Given passage ->
--------------------------------------------------
[ 
https://issues.apache.org/jira/browse/TIKA-4595?page=com.atlassian.jira.plugin.system.issuetabpanels:comment-tabpanel&focusedCommentId=18047940#comment-18047940
 ] 

ASF GitHub Bot commented on TIKA-4595:
--------------------------------------

nddipiazza opened a new pull request, #2489:
URL: https://github.com/apache/tika/pull/2489

   ## Overview
   
   This PR implements dynamic fetcher and emitter management for Apache Tika 
Pipes through a new ConfigStore abstraction, enabling runtime configuration 
changes without restarts.
--------------------------------------------------
Record list ->
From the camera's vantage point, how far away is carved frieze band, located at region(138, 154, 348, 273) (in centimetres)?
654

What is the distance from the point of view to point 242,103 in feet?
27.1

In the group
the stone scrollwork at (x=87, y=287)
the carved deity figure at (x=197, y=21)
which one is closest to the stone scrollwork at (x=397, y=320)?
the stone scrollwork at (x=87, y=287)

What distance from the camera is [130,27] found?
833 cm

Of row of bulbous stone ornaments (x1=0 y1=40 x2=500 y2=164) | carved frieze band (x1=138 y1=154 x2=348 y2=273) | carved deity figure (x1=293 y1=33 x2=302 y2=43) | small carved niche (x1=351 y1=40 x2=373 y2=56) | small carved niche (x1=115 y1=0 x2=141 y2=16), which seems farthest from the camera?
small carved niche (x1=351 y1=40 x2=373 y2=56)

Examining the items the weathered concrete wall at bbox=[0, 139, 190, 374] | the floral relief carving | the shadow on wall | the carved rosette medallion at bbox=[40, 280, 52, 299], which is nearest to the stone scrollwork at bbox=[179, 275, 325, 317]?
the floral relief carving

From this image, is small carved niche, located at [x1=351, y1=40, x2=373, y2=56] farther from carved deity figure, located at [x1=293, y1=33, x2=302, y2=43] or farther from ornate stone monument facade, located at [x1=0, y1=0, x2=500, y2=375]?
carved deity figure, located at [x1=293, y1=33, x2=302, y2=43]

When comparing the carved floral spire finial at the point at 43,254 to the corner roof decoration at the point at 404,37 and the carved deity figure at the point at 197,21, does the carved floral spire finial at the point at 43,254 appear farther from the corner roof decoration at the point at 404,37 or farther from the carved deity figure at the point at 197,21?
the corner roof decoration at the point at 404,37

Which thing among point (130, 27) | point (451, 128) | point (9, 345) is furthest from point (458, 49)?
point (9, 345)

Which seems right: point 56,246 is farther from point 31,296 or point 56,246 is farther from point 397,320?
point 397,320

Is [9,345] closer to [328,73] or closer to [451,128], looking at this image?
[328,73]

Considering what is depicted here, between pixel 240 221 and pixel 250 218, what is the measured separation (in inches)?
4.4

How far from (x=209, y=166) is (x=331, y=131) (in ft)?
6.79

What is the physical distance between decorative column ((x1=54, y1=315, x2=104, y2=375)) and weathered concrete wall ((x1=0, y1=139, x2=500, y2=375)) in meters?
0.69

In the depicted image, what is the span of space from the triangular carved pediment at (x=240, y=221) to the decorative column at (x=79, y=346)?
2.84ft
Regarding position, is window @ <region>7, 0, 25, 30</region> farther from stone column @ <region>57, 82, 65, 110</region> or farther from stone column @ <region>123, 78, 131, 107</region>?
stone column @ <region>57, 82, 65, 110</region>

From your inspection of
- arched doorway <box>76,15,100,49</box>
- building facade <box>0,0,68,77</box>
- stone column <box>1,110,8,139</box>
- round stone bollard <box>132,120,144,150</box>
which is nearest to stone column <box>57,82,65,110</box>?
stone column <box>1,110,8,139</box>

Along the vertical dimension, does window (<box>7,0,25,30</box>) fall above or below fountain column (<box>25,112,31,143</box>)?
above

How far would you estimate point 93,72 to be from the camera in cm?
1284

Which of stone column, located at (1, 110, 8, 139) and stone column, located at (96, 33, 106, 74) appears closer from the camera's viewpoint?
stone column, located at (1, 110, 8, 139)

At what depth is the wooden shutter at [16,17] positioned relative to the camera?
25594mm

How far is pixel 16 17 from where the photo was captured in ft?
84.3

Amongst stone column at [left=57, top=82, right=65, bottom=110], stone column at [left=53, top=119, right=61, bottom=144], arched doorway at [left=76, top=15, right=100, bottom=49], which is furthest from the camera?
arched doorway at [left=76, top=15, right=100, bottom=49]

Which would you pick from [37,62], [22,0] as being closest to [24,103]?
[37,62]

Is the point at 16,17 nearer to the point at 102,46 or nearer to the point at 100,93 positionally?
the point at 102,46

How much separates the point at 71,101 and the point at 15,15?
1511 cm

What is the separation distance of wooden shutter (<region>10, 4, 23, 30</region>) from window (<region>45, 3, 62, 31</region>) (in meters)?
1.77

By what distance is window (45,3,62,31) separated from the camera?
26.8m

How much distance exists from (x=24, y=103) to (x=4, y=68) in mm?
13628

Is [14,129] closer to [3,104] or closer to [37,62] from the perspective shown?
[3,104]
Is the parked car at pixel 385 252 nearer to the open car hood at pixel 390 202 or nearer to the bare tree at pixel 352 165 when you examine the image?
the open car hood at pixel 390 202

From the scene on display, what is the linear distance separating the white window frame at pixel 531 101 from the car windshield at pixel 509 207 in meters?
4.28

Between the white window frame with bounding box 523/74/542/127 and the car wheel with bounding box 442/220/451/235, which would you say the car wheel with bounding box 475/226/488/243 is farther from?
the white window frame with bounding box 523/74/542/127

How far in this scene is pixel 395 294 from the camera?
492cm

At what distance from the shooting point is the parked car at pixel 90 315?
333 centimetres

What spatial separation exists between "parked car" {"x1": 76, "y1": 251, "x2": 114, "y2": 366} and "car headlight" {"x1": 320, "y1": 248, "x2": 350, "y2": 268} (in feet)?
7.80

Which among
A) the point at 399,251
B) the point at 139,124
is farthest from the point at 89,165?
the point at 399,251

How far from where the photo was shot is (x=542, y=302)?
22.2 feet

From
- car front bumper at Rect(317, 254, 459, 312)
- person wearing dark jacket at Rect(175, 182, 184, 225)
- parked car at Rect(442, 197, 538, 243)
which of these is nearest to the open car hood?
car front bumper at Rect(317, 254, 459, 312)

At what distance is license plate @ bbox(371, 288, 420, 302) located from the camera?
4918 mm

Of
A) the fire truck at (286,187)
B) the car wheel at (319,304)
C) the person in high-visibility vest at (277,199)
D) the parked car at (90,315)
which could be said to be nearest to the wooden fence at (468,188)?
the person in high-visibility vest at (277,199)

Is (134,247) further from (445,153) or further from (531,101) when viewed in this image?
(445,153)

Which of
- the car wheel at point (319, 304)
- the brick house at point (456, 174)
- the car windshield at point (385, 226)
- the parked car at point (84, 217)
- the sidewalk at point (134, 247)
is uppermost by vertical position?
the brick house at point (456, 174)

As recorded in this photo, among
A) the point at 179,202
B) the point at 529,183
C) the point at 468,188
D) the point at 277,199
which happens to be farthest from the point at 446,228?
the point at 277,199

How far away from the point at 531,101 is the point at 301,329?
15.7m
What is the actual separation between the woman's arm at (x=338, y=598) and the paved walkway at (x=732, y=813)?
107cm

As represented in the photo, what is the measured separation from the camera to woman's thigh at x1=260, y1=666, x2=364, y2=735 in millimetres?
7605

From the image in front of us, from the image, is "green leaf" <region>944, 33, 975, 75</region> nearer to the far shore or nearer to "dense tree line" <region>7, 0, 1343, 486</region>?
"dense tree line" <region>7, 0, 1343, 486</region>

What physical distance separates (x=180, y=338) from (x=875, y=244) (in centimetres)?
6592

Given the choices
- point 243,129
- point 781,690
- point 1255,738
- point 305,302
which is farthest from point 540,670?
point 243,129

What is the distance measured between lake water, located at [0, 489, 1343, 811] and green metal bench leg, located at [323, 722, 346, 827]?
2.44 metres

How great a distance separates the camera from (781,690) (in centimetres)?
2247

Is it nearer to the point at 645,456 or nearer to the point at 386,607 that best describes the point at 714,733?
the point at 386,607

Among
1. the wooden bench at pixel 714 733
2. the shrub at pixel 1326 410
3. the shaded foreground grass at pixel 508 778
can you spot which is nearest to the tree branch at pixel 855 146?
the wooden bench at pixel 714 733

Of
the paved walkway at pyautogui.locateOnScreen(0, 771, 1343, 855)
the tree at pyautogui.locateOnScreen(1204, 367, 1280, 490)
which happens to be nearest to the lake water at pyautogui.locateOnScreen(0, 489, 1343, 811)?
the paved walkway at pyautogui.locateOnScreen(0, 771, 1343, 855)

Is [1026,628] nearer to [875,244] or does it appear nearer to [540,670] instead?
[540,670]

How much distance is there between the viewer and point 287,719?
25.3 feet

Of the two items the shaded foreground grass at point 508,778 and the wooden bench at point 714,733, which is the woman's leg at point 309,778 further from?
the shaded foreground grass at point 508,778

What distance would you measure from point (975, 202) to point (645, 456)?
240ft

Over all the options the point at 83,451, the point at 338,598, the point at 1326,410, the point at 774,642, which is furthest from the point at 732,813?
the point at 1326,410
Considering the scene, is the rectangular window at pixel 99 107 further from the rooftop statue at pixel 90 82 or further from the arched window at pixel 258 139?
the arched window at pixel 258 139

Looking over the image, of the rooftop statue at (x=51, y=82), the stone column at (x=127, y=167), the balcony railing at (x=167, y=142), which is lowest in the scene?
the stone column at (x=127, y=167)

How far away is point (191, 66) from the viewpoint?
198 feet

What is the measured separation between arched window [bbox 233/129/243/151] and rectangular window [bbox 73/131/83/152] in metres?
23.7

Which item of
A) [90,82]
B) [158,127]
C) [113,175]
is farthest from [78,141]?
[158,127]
--------------------------------------------------
Prompt 1 -> Please list every word in the Tika pull request notice that is written entirely in capital letters, leaving out the two web addresses. Count an issue key together with its number as one word.
Prompt 2 -> Repeat everything in the Tika pull request notice from "This PR implements" down to "changes without restarts.".
Prompt 3 -> Pick up the Tika pull request notice after its final sentence and keep writing.

Final result 1 -> ASF, TIKA-4595, URL, PR

Final result 2 ->
This PR implements dynamic fetcher and emitter management for Apache Tika 
Pipes through a new ConfigStore abstraction, enabling runtime configuration 
changes without restarts.

Final result 3 ->
   ## Key Features
   
   ### 1. Dynamic Configuration Management API
   - **New Methods in PipesClient:**
     - `saveFetcher(FetcherConfig)` - Save fetcher at runtime
     - `saveFetcher(String fetcherId, byte[] config)` - Save from serialized 
config
     - `deleteFetcher(String fetcherId)` - Remove fetcher
     - `updateFetcher(String fetcherId, byte[] config)` - Update existing 
fetcher
     
   ### 2. ConfigStore Abstraction
   **Built-in Implementations:**
   - **InMemoryConfigStore** - Fast, ephemeral (default)
   - **FileBasedConfigStore** - JSON persistence, cross-JVM sharing (new)
   - **IgniteConfigStore** - Distributed cache for multi-instance (enhanced)
   
   ### 3. Cross-JVM Configuration Sharing
   - PipesClient → gRPC Server → forked PipesServer
   - Fetchers saved via gRPC are available to all workers
   - Configuration survives process restarts (file/Ignite modes)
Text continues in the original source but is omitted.